Problem statement -
Repeat exactly the lines from the line containing "Out of the point" through the last line of the records below, inclusive, and nothing else.

Data entries -

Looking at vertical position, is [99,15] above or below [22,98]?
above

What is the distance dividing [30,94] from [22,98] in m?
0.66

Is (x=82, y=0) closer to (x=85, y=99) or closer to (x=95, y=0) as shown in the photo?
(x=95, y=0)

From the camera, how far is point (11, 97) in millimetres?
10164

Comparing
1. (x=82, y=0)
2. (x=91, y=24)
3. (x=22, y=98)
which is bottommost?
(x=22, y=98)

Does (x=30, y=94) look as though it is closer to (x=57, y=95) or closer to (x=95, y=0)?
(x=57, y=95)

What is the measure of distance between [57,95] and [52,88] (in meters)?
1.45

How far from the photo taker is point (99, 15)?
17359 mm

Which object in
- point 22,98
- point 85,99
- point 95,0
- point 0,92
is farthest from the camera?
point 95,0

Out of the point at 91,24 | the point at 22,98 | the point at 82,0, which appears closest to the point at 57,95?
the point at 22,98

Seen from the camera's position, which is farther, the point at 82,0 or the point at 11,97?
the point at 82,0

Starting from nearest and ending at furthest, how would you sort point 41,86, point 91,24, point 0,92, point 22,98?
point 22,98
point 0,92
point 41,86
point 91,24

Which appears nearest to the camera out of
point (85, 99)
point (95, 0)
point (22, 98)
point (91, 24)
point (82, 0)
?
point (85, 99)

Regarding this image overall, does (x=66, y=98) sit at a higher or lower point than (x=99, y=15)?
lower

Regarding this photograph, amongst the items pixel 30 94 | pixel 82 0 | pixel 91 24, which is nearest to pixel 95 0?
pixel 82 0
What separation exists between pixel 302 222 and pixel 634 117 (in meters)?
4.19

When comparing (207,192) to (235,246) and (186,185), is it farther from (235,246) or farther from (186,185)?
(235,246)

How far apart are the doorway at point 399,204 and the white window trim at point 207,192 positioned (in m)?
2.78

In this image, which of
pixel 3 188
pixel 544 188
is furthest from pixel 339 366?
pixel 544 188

Task solution -
Out of the point at 91,24 | the point at 22,98 | the point at 82,0, which appears closest to the point at 57,95?
the point at 22,98

Seen from the camera's position, which is farther, the point at 82,0 or the point at 11,97?
the point at 82,0

Starting from nearest and ending at furthest, how would you sort point 41,86, point 91,24, point 0,92, point 22,98?
point 22,98
point 0,92
point 41,86
point 91,24

Which appears nearest to the camera out of
point (85, 99)
point (95, 0)
point (22, 98)
point (91, 24)
point (82, 0)
?
point (85, 99)

Regarding this image overall, does (x=66, y=98) sit at a higher or lower point than (x=99, y=15)?
lower

Regarding this photograph, amongst the items pixel 30 94 | pixel 82 0 | pixel 91 24, which is nearest to pixel 95 0?
pixel 82 0
What separation exists between pixel 302 222 and pixel 634 117 (in meters)?
4.19

When comparing (207,192) to (235,246) and (186,185), is it farther from (235,246) or farther from (186,185)?
(235,246)

How far apart are the doorway at point 399,204 and the white window trim at point 207,192 positioned (in m)?
2.78

In this image, which of
pixel 3 188
pixel 544 188
is furthest from pixel 339 366?
pixel 544 188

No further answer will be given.